O chefe de cozinha Rodrigo Pazos teve a ousadia de levar à mesa de jantar a planta associada à violência na Colômbia. “Sobre um biscoito de massa mãe, adicione a farinha de coca para dar amargor à receita”. O cozinheiro espalha o pó da folha que é a matéria-prima da cocaína, droga que alimenta o conflito armado e da qual a Colômbia é o principal fornecedor mundial.
A folha, ancestral para as comunidades indígenas e energético milenar durante as suas longas jornadas de trabalho, carrega o “estigma” do narcotráfico.
Mas o chefe de cozinha Rodrigo Pazos não é o único a utilizar esta planta: vários dos cozinheiros mais renomados da Colômbia têm-na usado como ingrediente inovador.

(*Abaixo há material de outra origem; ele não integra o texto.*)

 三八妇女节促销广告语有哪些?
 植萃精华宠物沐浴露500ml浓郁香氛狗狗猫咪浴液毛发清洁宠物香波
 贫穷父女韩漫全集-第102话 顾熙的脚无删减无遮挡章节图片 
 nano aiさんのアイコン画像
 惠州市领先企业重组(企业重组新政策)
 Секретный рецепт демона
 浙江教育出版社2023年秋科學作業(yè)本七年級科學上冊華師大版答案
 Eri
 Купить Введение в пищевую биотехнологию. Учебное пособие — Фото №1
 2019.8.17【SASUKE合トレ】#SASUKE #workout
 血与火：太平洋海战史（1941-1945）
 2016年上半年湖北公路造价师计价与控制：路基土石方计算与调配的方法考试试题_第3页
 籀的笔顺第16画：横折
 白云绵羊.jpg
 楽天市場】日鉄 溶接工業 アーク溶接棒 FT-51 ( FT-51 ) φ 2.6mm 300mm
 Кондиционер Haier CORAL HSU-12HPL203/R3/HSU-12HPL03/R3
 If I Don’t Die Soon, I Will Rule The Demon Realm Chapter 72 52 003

Pazos, de 34 anos, serve o biscoito banhado em farinha de coca com um tartar de atum e pipián (um cozido típico), cinza de alecrim e arroz de titoté (coco). “Em primeiro lugar, é desafiador como cozinheiro incluí-la nos menus e, em segundo, que tenha aceitação do público”, acrescenta o chef, que vende o prato a 7,7 dólares (cerca de 326 meticais).
Gosto estranho
Rodrigo Pazos prepara um prato com farinha de coca num restaurante de Bogotá, em 23 de Agosto de 2022. Várias sessões de “tentativa e erro” levam-no a deparar-se com a receita que combina os sabores do Pacífico e do Caribe à folha cultivada em 24 Estados dos 34 da Colômbia.
Confiando em que, algum dia, se torne num condimento como o sal ou a paprica, os chefs que se aventuraram a cozinhar com farinha de coca ainda exploram receitas com o seu gosto amargo.
Pazos tentou “assá-la”, “diluí-la” e misturá-la com ovo antes de o paladar o aconselhar a deixá-la pura.
Outros adicionaram-na a molhos, cocktails ou em misturas no Reto Coca (Desafio Coca), uma iniciativa que, desde 2019, reúne cozinheiros eminentes em torno da planta colhida pelos indígenas com permissão, em Lerma, município do sudoeste da Colômbia, castigado pela violência.
As receitas, compiladas no site retococa.org, são a excepção de um problema que a Colômbia enfrenta pela explosão dos narcocultivos. Segundo a última contagem da ONU, o país tem 142 mil hectares plantados com coca.
O próprio Pazos nasceu em Popayán, cidade próxima de Lerma. Na adolescência, enquanto viajava por terra com a sua família, viu veículos incendiados pela extinta guerrilha das FARC, que extorquia civis nas estradas.
“Levar a coca para o forno e fogão”, diz o chef, “aponta um caminho longe da ilegalidade para os cultivadores. É dizer-lhes: ‘pronto, cultivem a coca, porque vários cozinheiros em diferentes cidades estão a trabalhar com ela e incluem-na nos seus menus’.
A farinha de coca, rica em ferro, fósforo e cálcio é também vendida em mercados de Bogotá e na Internet por cerca de nove dólares o pacote de 250 gramas.
Tabu
O chef colombiano Yulián Téllez prepara um prato à base de farinha de coca num restaurante de Bogotá, em 23 de Agosto de 2022.
Num outro restaurante, sofisticado, de Bogotá, Jeferson García introduz um doce cremoso à base de coca em pó num saco de pastelaria. De seguida, cobre um biscoito de coco ralado, misturado com uma semente amazónica e rapadura.
Com receitas como esta, pretende “tirar esse tabu” da coca. “Todos sabemos que a Colômbia é denominado como o país que mais exporta” cocaína, mas a folha “é uma planta (…) que os nossos ancestrais utilizavam”, diz.
Junto dele, Yulián Téllez remexe numa panela colágeno bovino com rapadura até produzir a gelatina de pata, um doce típico dos Llanos Orientales (Planícies Orientais), onde cresceu, vendo de perto o conflito entre guerrilhas e paramilitares, com a população civil no meio. O homem adiciona coca à mistura pegajosa e cobre com toucinho, enquanto recorda as noites na sua povoação, Guamal. Tinha de “dormir debaixo de uma sala de jantar com colchões” porque a sua família morava ” perto da esquadra de polícia “, que os guerrilheiros atacavam com granadas.
Hoje, alguns perguntam “como lhe passa pela cabeça” vender pratos com coca. Fazendo ouvidos moucos, continua e continuará a usar a farinha no seu restaurante.
“Muitos cozinheiros como eu estão a ver as suas propriedades e a perceber que podemos preparar muitas coisas bem interessantes”, argumenta.